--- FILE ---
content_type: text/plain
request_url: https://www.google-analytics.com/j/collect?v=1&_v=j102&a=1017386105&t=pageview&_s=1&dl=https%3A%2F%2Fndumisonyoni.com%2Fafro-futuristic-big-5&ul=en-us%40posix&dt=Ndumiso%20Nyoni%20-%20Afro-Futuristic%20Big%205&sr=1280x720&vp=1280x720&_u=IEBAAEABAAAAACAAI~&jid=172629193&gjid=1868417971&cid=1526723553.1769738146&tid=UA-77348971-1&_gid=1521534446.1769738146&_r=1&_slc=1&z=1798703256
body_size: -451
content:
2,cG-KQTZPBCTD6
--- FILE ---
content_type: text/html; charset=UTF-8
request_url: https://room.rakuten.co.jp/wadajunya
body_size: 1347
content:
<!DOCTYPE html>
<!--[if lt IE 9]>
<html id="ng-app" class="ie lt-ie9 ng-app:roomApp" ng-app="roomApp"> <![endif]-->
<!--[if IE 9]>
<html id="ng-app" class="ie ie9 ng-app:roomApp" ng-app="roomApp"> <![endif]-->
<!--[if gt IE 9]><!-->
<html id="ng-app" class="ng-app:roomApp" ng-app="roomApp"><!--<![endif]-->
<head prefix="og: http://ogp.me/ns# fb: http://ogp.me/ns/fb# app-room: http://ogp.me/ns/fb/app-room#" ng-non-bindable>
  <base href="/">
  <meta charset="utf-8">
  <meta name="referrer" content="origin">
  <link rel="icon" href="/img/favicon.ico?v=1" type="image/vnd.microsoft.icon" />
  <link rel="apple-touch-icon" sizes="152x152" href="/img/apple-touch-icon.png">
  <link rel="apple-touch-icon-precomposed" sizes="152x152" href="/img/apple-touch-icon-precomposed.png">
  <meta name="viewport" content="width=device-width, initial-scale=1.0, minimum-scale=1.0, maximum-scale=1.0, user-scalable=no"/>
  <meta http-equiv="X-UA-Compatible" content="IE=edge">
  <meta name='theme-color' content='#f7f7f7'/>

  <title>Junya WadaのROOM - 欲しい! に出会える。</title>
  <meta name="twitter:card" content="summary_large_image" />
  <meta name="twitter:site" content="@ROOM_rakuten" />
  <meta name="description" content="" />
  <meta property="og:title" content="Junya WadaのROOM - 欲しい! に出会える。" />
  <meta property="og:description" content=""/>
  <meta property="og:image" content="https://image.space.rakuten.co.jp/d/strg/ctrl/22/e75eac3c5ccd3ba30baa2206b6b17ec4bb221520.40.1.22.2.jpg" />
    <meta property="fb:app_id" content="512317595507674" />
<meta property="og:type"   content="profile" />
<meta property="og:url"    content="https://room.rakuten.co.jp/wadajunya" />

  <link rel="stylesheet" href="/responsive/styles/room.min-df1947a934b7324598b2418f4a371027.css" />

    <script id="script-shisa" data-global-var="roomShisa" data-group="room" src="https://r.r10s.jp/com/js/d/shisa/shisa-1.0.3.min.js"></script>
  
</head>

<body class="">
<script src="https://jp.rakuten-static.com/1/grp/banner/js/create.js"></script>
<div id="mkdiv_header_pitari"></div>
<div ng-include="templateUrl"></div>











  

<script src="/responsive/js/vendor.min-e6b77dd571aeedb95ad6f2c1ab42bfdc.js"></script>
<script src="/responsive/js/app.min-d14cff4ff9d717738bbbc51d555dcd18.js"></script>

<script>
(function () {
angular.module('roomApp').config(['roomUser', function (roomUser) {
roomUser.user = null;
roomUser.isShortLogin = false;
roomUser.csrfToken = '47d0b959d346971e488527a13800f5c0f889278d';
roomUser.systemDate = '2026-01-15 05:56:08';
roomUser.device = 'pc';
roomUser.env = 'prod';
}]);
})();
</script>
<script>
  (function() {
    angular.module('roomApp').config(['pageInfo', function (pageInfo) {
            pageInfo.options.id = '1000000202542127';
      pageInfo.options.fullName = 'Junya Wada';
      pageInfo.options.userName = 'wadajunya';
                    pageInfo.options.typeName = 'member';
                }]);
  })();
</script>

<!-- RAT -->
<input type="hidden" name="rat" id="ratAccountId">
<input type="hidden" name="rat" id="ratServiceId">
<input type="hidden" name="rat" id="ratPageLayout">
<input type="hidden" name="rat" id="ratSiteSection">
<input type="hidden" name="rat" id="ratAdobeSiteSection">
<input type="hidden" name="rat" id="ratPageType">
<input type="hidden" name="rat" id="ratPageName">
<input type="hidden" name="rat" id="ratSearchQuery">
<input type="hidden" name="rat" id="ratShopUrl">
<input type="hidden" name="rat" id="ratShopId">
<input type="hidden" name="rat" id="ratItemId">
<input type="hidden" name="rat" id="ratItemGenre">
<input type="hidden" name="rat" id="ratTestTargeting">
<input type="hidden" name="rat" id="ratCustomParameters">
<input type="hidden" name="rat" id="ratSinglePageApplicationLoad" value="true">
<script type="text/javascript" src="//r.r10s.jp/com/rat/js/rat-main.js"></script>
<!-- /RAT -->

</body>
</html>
++++++
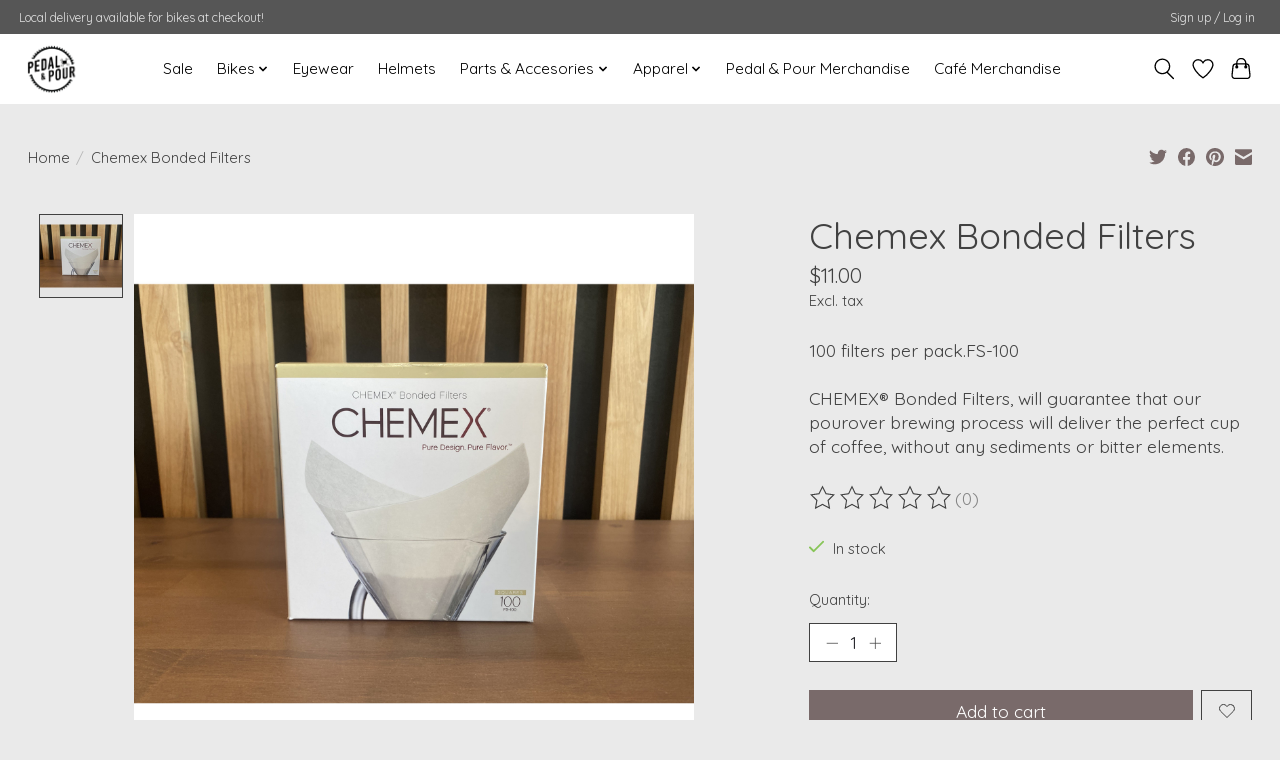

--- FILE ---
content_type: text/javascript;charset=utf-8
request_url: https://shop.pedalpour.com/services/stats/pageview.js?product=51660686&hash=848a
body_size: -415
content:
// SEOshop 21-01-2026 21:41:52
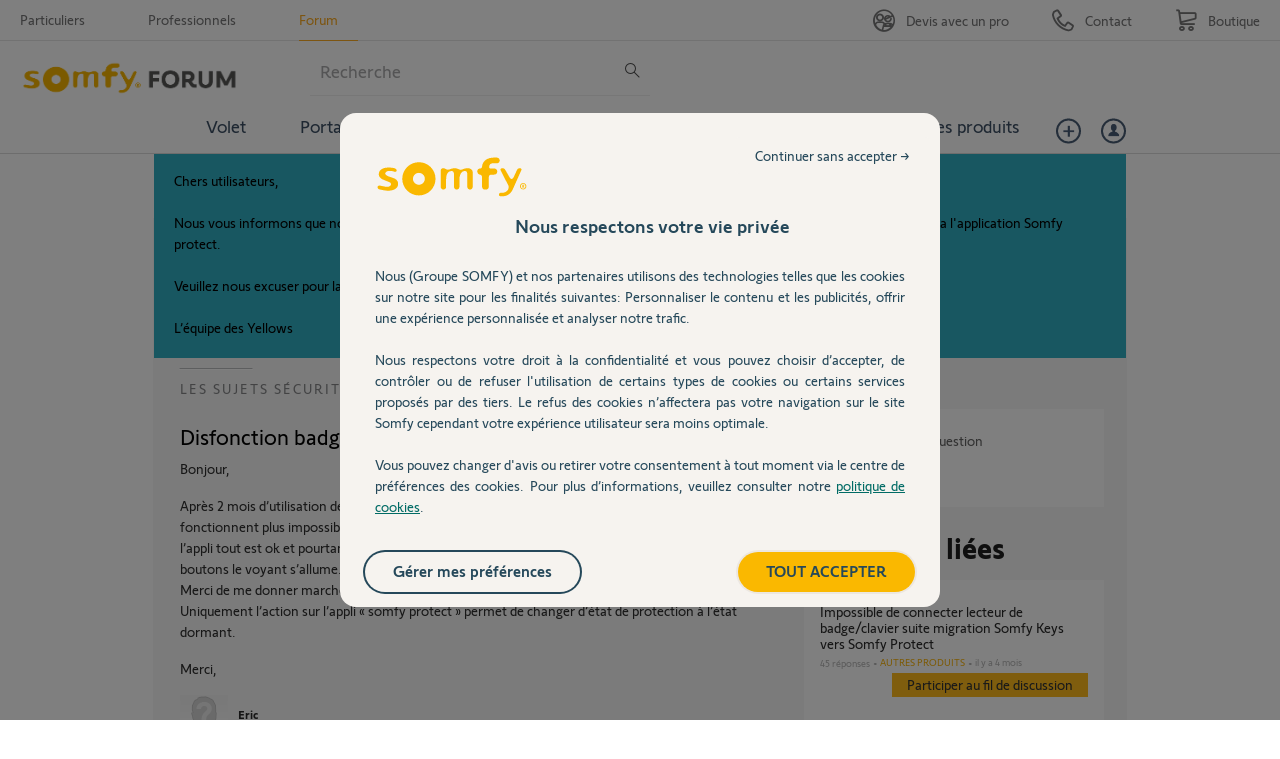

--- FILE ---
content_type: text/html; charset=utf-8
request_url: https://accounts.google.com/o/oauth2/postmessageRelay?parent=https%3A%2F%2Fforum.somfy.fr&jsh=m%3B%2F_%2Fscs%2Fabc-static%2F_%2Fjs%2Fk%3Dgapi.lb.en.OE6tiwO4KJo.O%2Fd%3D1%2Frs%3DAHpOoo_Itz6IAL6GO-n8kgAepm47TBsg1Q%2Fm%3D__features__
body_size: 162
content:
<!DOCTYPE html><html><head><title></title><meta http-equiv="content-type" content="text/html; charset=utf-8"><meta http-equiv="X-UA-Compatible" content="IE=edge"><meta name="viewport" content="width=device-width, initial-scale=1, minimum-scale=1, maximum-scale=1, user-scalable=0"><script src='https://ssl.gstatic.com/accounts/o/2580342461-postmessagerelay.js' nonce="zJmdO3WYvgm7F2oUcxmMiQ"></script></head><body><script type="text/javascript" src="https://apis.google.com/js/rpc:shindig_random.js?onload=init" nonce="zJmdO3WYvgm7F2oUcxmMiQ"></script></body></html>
++++++
• Work to complete: From the data above, output only the lines between the line containing "roomUser.systemDate = '2026-01-15 05:56:08';" and the line containing "pageInfo.options.fullName = 'Junya", inclusive, exactly as written.

• Exercise output:
roomUser.systemDate = '2026-01-15 05:56:08';
roomUser.device = 'pc';
roomUser.env = 'prod';
}]);
})();
</script>
<script>
  (function() {
    angular.module('roomApp').config(['pageInfo', function (pageInfo) {
            pageInfo.options.id = '1000000202542127';
      pageInfo.options.fullName = 'Junya Wada';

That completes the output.